The json file is composed of two main fields: model and tests

model is a dictionary containing all information related to the model. The required fields are different for different frameworks. Some commonly used fields are:

  • name: the name of the model.
  • files: a dictionary containing the description of the model files or other files used in the benchmark binary. The key is a unique name that may be referred in the test's arguments field. The value is another dictionary containing the following fields:
    • filename: the name of the file.
    • location: a full path indicating where the file is saved. It can be a local directory or a web URL.

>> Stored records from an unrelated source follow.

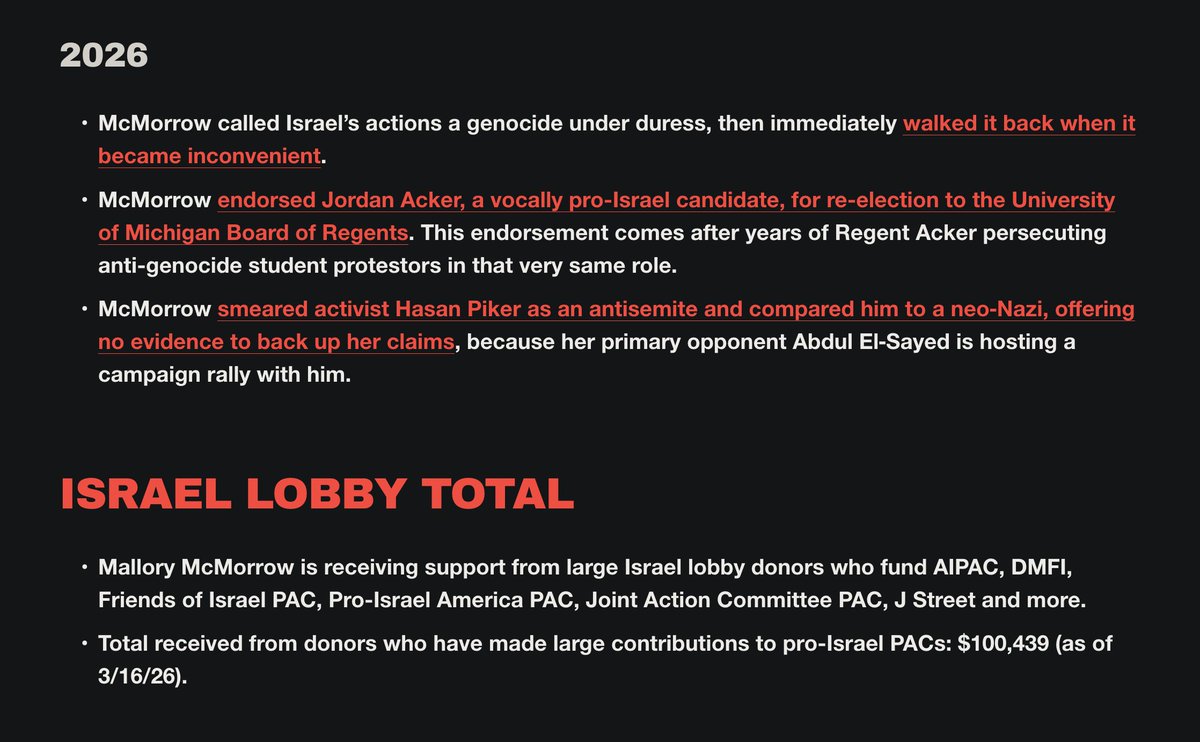 2026

• McMorrow called Israel's actions a genocide under duress, then immediately walked it back when it became inconvenient.

• McMorrow endorsed Jordan Acker, a vocally pro-Israel candidate, for re-election to the University of Michigan Board of Regents. This endorsement comes after years of Regent Acker persecuting anti-genocide student protestors in that very same role.

• McMorrow smeared activist Hasan Piker as an antisemite and compared him to a neo-Nazi, offering no evidence to back up her claims, because her primary opponent Abdul El-Sayed is hosting a campaign rally with him.

ISRAEL LOBBY TOTAL

• Mallory McMorrow is receiving support from large Israel lobby donors who fund AIPAC, DMFI, Friends of Israel PAC, Pro-Israel America PAC, Joint Action Committee PAC, J Street and more.

• Total received from donors who have made large contributions to pro-Israel PACs: $100,439 (as of 3/16/26).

    • md5: the md5 hash for the file. It is used for caching purpose. You may not need to calculate the md5 hash manually. The harness may calculate it and update the file. If the file is changed, the md5 is re-calculated. You can provide a PR to make it available for all users.
    • target (optional): if the test is only meant for one platform, this field specifies the target directory the file is copied to in that platform.

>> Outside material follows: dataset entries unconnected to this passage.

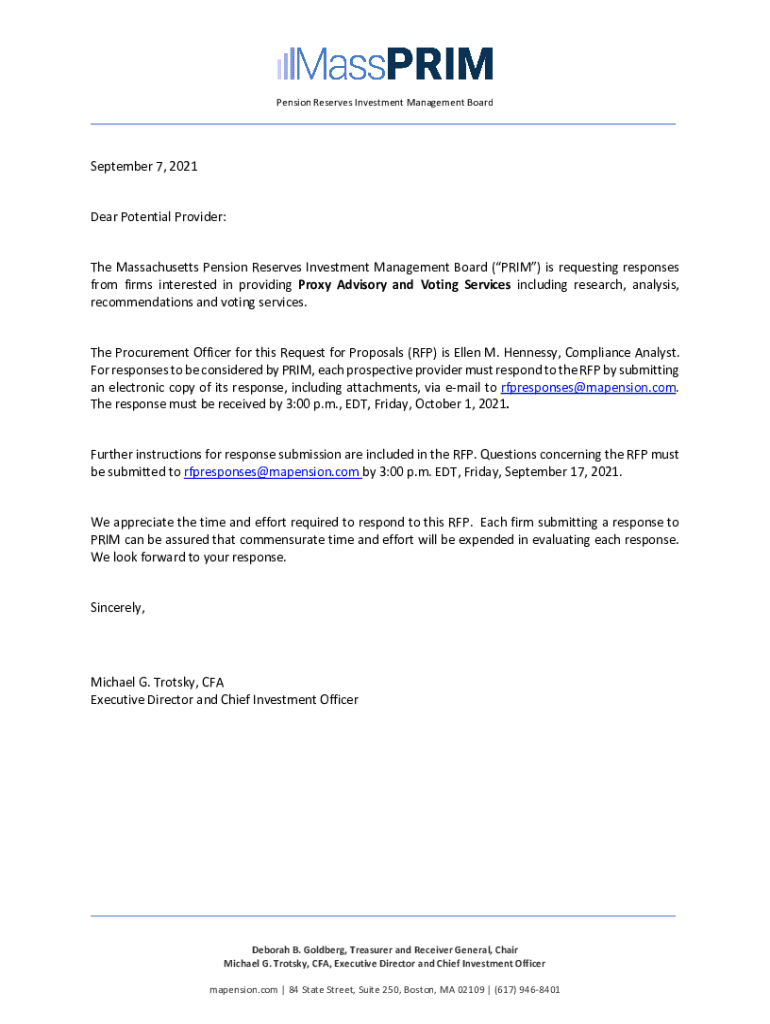 MassPRIM

Pension Reserves Investment Management Board

September 7, 2021

Dear Potential Provider:

The Massachusetts Pension Reserves Investment Management Board ("PRIM") is requesting responses from firms interested in providing Proxy Advisory and Voting Services including research, analysis, recommendations and voting services.

The Procurement Officer for this Request for Proposals (RFP) is Ellen M. Hennessy, Compliance Analyst. For responses to be considered by PRIM, each prospective provider must respond to the RFP by submitting an electronic copy of its response, including attachments, via e-mail to rfpresponses@mapension.com. The response must be received by 3:00 p.m., EDT, Friday, October 1, 2021.

Further instructions for response submission are included in the RFP. Questions concerning the RFP must be submitted to rfpresponses@mapension.com by 3:00 p.m. EDT, Friday, September 17, 2021.

We appreciate the time and effort required to respond to this RFP. Each firm submitting a response to PRIM can be assured that commensurate time and effort will be expended in evaluating each response. We look forward to your response.

Sincerely,

Michael G. Trotsky, CFA
Executive Director and Chief Investment Officer

Deborah B. Goldberg, Treasurer and Receiver General, Chair
Michael G. Trotsky, CFA, Executive Director and Chief Investment Officer

mapension.com | 84 State Street, Suite 250, Boston, MA 02109 | (617) 946-8401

tests is a list containing one or multiple benchmark tests on the specified model. Each test may contain multiple fields. An example of the fields are:

  • metric: a field indicating the metric to collect in the benchmark. Please note this metric field is only used to parse the data outputted from the benchmark binary. The binary may output the actual collected metric.

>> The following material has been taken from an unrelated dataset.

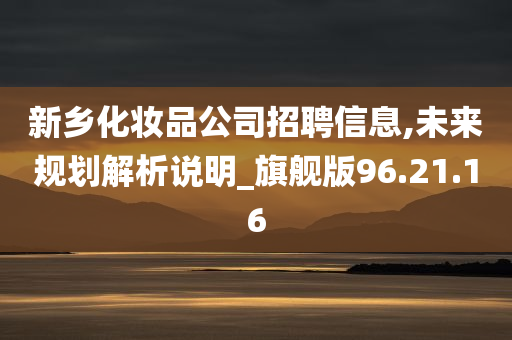 新乡化妆品公司招聘信息,未来规划解析说明_旗舰版96.21.16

  • commands: a list of strings for the commands to run. You can put arbitrary arguments in the string. If some contents referred in some fields of the test or the model fields, they can be referenced in the string using {<dot separated hierarchical field names>}. It is useful when referring to some files that need to be copied to the target platform and the absolute path change. It is also useful for referring to fields such as iter, warmup, which may be used by the benchmark harness. You can refer to specifications/models/caffe2/squeezenet/squeezenet.json as an example. {program} is a special token that may not exist in the json file. It is the main binary to be benchmarked. Detailed of the placeholder mapping can be found in Json placeholder string explained.
  • iter: the number of iterations to run the benchmark binary. Its value is used by the harness. If this value needs to be passed to the benchmark binary, you can put it as a variable to the arguments field.
  • warmup: the number of warmup iterations the benchmark binary runs without collecting the metrics.